The Advanced Medical Technology Association’s (AdvaMed) study on estimates of medical device spending in the US, found that medical technology is a small and slow growing part of national health expenditures (NHE). The report found that in 2006, medical device spending totaled $131.6 billion or 6.2% of total NHE ($2,112.7 billion) and that during the 18-year period covered by the study (1989-2006).
As per report, medical device spending rose only slightly as a percent of NHE-growing from 5.4% in 1989 to 6.2% in 2006- a 0.8 percentage point increase over the 18-year period. The authors were health actuary, Guy King, and an expert on economic accounting, Gerald Donahoe participated in this study.

· · · · · · ·

_Task instructions_.
**1.** Please translate this sentence from the text on medical device spending into Spanish: "The Advanced Medical Technology Association's (AdvaMed) study on estimates of medical device spending in the US, found that medical technology is a small and slow growing part of national health expenditures (NHE)."
**2.** Extend the text on medical device spending by a few sentences, picking up after its final sentence.
The rows come from a separate source.

· · · · · · ·

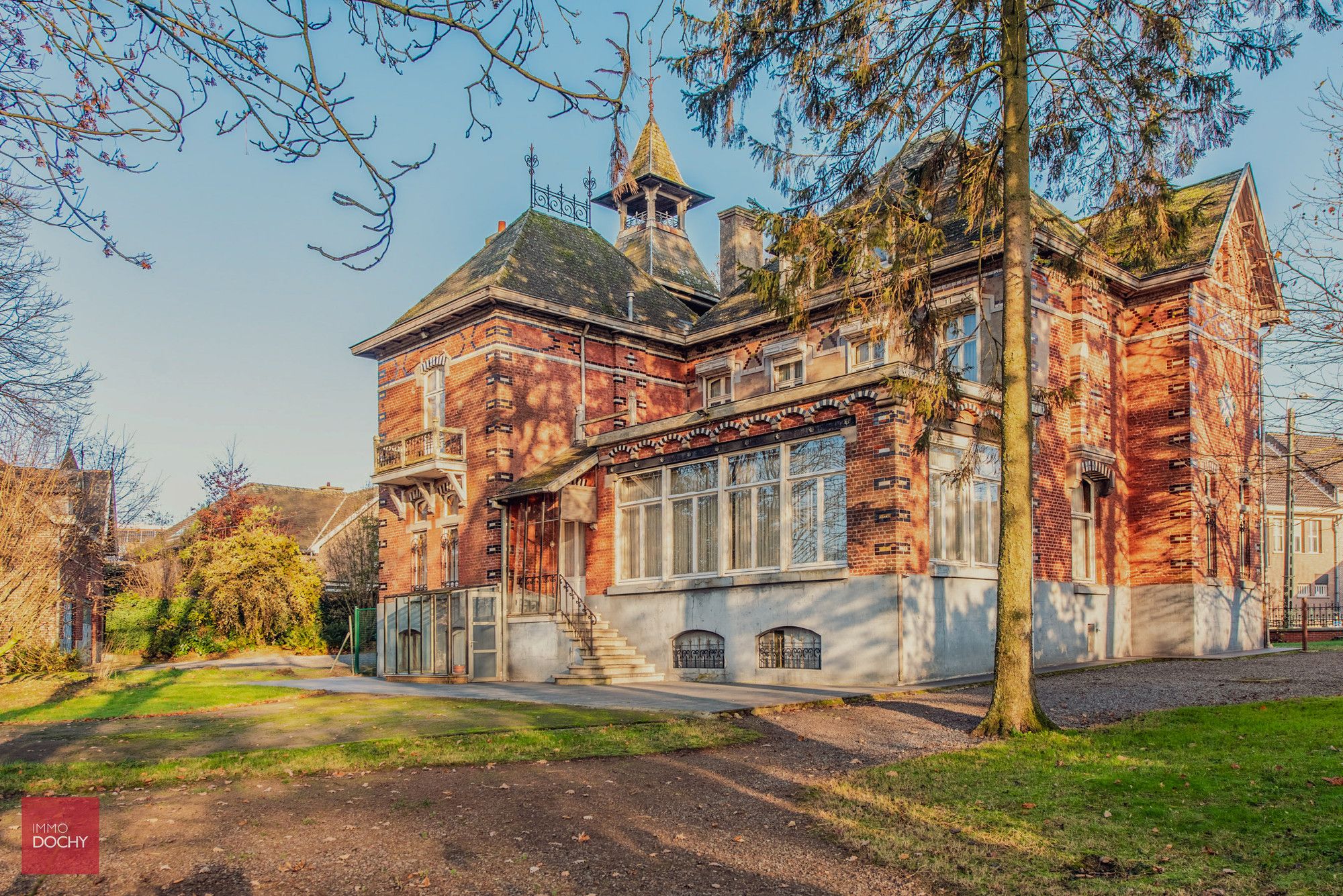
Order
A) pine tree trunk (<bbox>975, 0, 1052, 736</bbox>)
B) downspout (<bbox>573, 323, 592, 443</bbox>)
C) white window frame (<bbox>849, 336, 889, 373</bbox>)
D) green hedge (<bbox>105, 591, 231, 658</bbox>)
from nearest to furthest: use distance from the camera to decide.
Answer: pine tree trunk (<bbox>975, 0, 1052, 736</bbox>)
white window frame (<bbox>849, 336, 889, 373</bbox>)
downspout (<bbox>573, 323, 592, 443</bbox>)
green hedge (<bbox>105, 591, 231, 658</bbox>)

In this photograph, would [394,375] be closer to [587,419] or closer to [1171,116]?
[587,419]

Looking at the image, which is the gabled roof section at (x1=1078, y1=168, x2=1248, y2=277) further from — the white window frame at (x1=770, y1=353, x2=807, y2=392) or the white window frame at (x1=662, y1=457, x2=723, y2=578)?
the white window frame at (x1=662, y1=457, x2=723, y2=578)

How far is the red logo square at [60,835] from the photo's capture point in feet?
20.7

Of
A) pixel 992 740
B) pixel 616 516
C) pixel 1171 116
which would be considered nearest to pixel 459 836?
pixel 992 740

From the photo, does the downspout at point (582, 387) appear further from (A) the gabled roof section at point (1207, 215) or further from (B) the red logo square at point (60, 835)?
(B) the red logo square at point (60, 835)

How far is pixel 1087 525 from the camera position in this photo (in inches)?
869

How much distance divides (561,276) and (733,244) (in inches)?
212

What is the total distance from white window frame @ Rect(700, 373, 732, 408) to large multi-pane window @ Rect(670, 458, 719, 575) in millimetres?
5064

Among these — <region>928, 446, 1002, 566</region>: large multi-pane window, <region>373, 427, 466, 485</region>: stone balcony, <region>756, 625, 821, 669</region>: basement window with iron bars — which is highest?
<region>373, 427, 466, 485</region>: stone balcony

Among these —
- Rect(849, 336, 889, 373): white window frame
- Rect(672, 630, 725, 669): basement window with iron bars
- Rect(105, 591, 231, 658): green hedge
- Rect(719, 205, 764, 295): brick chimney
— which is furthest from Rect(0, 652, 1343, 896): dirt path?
Rect(105, 591, 231, 658): green hedge

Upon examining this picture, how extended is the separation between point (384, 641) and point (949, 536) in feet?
45.3

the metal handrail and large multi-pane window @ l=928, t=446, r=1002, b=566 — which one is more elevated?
large multi-pane window @ l=928, t=446, r=1002, b=566

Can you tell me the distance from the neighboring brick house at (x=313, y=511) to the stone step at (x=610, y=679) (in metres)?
25.4

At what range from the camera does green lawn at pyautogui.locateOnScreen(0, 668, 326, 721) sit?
14742 millimetres
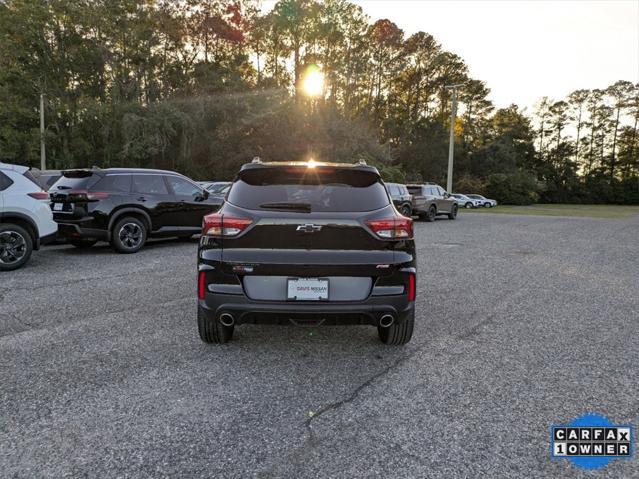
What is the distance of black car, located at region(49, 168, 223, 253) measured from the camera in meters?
8.83

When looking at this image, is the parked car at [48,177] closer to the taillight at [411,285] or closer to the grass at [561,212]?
the taillight at [411,285]

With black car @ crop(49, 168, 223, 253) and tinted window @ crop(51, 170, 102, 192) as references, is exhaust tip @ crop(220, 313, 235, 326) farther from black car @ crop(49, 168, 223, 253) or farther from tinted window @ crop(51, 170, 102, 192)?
tinted window @ crop(51, 170, 102, 192)

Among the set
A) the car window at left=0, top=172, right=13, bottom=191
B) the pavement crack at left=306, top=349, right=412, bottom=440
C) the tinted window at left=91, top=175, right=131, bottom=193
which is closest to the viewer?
the pavement crack at left=306, top=349, right=412, bottom=440

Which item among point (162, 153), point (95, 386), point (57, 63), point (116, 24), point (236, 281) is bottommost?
point (95, 386)

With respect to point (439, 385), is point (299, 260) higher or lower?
higher

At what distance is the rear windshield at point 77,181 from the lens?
8.91 meters

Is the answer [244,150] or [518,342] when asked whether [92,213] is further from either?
[244,150]

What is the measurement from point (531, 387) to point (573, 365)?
0.73 m

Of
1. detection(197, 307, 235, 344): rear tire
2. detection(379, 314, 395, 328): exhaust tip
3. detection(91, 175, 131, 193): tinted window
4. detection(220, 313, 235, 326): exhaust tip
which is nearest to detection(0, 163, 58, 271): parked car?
detection(91, 175, 131, 193): tinted window

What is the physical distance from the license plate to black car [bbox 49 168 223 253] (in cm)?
688

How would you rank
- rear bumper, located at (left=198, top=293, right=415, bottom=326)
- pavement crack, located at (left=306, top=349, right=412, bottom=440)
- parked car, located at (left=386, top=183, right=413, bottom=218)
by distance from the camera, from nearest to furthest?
1. pavement crack, located at (left=306, top=349, right=412, bottom=440)
2. rear bumper, located at (left=198, top=293, right=415, bottom=326)
3. parked car, located at (left=386, top=183, right=413, bottom=218)

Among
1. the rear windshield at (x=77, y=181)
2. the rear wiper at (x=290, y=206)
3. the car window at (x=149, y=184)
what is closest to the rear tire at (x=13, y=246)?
the rear windshield at (x=77, y=181)

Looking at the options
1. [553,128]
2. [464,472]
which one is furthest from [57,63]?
[553,128]

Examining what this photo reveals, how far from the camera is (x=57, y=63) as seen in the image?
3172 cm
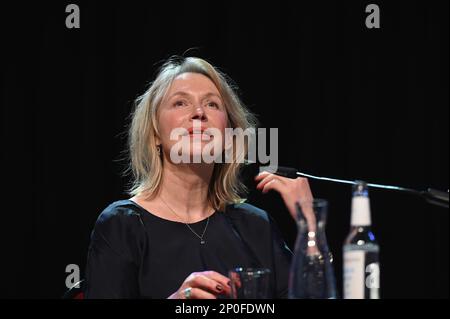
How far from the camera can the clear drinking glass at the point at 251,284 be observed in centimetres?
116

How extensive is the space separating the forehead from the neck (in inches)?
9.6

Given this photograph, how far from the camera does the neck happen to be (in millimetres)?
2121

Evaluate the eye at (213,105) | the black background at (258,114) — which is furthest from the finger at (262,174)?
the black background at (258,114)

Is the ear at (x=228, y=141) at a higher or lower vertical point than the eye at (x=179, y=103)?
lower

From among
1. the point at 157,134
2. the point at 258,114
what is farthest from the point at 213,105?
the point at 258,114

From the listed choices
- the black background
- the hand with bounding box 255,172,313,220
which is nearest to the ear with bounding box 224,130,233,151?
the hand with bounding box 255,172,313,220

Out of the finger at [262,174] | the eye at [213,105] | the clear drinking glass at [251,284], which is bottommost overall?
the clear drinking glass at [251,284]

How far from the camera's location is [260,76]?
3.02m

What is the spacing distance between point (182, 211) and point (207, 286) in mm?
806

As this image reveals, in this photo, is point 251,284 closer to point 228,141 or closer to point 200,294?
point 200,294

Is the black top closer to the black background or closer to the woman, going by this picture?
the woman

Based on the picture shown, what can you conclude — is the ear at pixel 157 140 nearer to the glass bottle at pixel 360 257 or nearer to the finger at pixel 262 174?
the finger at pixel 262 174
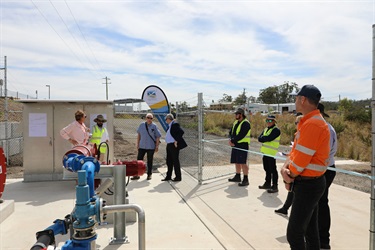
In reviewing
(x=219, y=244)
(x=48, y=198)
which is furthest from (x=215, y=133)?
(x=219, y=244)

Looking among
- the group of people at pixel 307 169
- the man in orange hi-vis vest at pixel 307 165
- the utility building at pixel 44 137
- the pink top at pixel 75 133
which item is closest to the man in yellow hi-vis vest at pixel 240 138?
the utility building at pixel 44 137

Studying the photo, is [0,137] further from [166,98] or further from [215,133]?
[215,133]

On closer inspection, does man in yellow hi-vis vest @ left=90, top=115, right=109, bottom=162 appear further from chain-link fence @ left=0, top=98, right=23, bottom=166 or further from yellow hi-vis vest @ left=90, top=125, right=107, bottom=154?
chain-link fence @ left=0, top=98, right=23, bottom=166

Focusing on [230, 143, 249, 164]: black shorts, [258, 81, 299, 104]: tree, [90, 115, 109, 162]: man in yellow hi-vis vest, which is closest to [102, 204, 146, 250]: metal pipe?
[90, 115, 109, 162]: man in yellow hi-vis vest

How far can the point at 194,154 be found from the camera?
34.9ft

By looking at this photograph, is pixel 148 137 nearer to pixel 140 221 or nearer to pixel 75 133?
pixel 75 133

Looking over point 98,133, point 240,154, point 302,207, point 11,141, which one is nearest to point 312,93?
point 302,207

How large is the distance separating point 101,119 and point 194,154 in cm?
443

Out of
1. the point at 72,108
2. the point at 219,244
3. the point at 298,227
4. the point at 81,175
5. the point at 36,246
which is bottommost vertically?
the point at 219,244

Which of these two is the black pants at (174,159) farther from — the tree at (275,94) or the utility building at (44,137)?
the tree at (275,94)

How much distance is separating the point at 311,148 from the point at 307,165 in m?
0.19

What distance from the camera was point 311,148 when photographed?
2.82 meters

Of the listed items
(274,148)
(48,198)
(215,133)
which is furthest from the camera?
(215,133)

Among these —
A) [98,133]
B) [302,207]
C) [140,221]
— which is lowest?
[302,207]
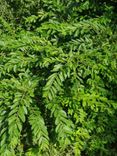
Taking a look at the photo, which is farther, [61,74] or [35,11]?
[35,11]

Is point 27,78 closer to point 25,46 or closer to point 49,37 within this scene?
point 25,46

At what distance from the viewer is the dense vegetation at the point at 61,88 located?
11.7 feet

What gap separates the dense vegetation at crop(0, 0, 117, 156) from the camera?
11.7 feet

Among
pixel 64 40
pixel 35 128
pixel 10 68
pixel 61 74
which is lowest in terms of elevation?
pixel 35 128

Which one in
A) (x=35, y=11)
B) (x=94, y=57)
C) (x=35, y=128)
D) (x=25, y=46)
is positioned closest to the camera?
(x=35, y=128)

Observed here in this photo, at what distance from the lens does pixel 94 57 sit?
12.5ft

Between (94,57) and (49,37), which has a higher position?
(49,37)

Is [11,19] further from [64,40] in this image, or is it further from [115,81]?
[115,81]

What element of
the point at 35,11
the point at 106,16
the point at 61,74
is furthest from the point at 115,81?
the point at 35,11

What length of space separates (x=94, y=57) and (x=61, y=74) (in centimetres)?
41

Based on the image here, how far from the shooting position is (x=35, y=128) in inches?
139

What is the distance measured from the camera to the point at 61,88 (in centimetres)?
376

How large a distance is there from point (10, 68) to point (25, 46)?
0.33 m

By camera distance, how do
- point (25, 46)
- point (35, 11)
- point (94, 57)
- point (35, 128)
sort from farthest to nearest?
1. point (35, 11)
2. point (25, 46)
3. point (94, 57)
4. point (35, 128)
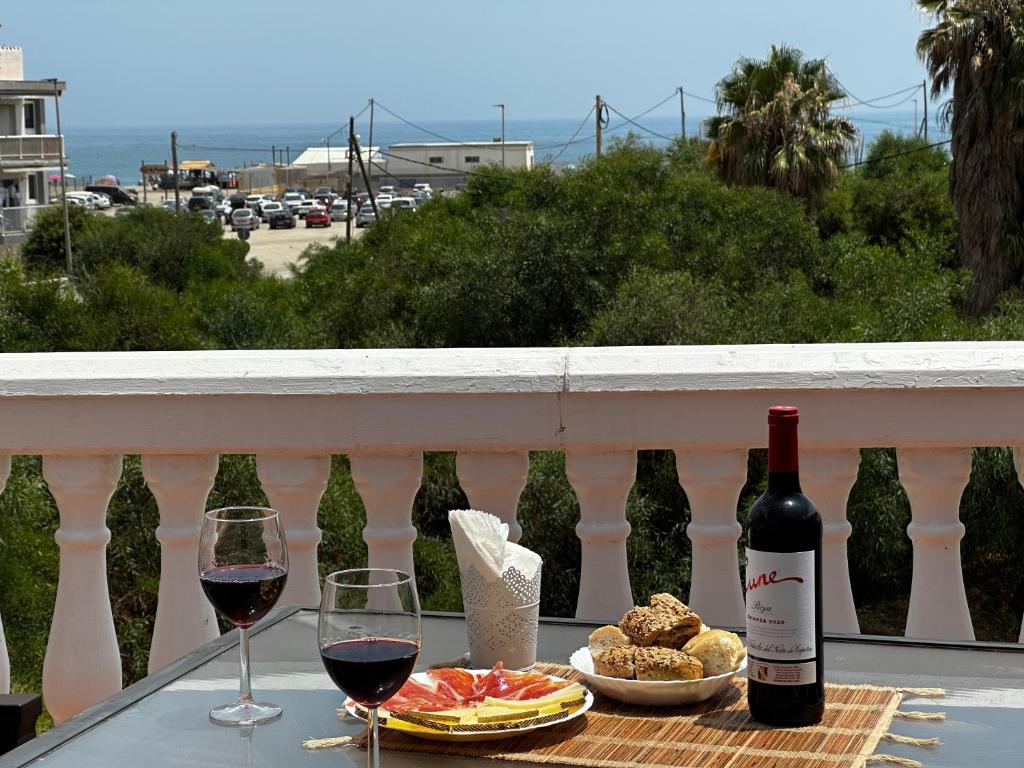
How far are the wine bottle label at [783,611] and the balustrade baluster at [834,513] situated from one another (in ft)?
3.36

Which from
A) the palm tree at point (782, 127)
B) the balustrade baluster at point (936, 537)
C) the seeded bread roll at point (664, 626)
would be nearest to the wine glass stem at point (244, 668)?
the seeded bread roll at point (664, 626)

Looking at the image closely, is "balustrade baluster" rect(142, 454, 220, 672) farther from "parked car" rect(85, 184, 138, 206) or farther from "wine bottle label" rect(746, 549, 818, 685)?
"parked car" rect(85, 184, 138, 206)

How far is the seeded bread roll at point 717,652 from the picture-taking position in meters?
1.56

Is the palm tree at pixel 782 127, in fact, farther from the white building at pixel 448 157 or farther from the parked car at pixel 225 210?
the white building at pixel 448 157

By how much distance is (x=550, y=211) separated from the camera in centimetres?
2688

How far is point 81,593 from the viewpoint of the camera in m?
2.64

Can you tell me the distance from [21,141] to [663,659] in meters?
60.0

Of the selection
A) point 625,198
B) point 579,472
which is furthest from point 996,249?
point 579,472

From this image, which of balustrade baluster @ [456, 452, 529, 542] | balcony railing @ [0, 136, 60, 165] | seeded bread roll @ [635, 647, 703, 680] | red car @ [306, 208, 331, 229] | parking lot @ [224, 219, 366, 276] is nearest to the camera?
seeded bread roll @ [635, 647, 703, 680]

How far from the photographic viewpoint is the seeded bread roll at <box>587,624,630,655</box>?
1632 mm

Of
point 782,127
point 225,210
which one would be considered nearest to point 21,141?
point 225,210

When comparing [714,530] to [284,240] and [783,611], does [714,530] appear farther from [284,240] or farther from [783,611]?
[284,240]

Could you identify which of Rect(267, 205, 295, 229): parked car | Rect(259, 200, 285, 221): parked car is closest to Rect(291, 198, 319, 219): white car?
Rect(259, 200, 285, 221): parked car

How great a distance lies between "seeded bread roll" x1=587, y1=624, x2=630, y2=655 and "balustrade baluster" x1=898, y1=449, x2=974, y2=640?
3.38 feet
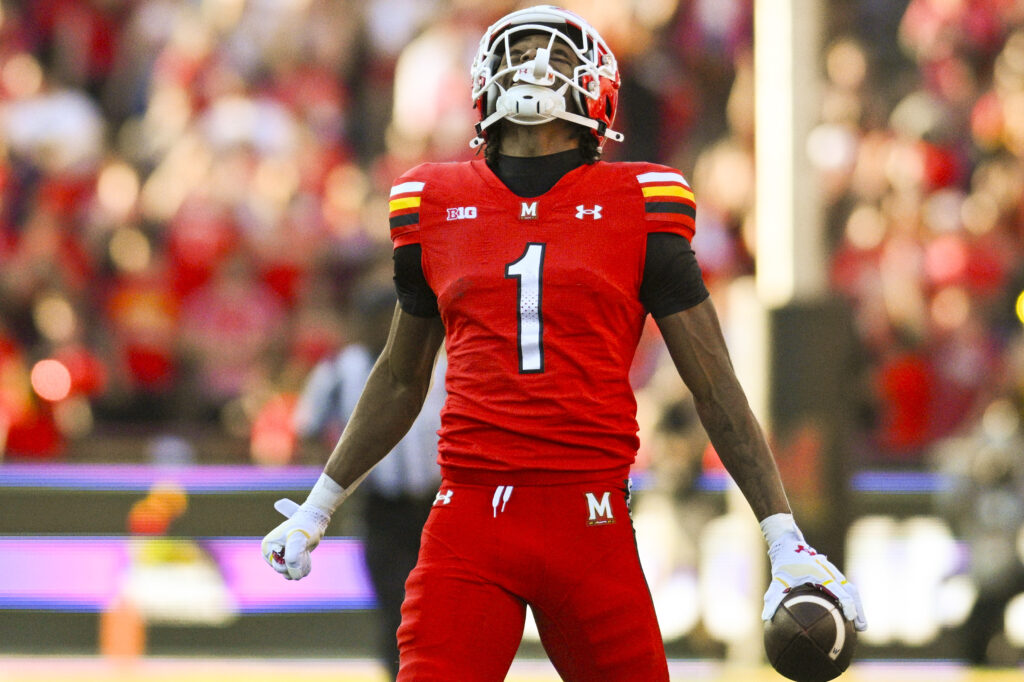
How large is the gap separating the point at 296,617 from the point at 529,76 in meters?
6.12

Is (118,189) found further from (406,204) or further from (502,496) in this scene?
(502,496)

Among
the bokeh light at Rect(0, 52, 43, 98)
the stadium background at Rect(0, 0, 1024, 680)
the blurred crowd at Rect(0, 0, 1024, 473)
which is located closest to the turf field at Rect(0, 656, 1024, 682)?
the stadium background at Rect(0, 0, 1024, 680)

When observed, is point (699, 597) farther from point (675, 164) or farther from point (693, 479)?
point (675, 164)

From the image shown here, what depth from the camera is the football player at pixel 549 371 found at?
3582 millimetres

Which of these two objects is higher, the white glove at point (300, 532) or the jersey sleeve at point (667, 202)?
the jersey sleeve at point (667, 202)

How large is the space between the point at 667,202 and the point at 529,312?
430mm

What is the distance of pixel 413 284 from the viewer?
396 cm

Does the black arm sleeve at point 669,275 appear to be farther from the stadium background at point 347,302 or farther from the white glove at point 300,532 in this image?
the stadium background at point 347,302

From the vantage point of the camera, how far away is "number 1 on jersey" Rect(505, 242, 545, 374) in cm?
368

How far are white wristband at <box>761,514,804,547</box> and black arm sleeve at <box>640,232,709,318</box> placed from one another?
0.54m

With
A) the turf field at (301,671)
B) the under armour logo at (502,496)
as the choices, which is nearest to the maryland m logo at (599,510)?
the under armour logo at (502,496)

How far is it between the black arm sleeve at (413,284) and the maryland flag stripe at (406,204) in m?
0.06

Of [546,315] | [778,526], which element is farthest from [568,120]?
[778,526]

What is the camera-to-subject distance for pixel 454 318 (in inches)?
150
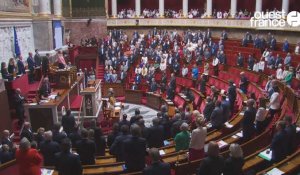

· · · · · · ·

_Answers in order_.
**1.** El estudio de la Advanced Medical Technology Association (AdvaMed) sobre estimaciones del gasto en dispositivos médicos en los EE. UU. concluyó que la tecnología médica es una parte pequeña y de lento crecimiento del gasto nacional en salud (NHE).

**2.**
During much of the eighteen year period, 1989-2006, a significant driver of changed medical practice has been the development of new medical devices—from stents to implantable defibrillators to artificial hips and knees to new imaging modalities to new diagnostic tests to new surgical tools. In view of the conventional wisdom about the role of medical technology in driving up costs, it is surprising that the cost of medical devices has risen little as a share of total national health expenditures. It is also striking that, unlike most other areas of medicine, the prices of medical devices have actually been growing more slowly not only than the Medical Consumer Price Index (MCPI) but than the Consumer Price Index (CPI) as a whole.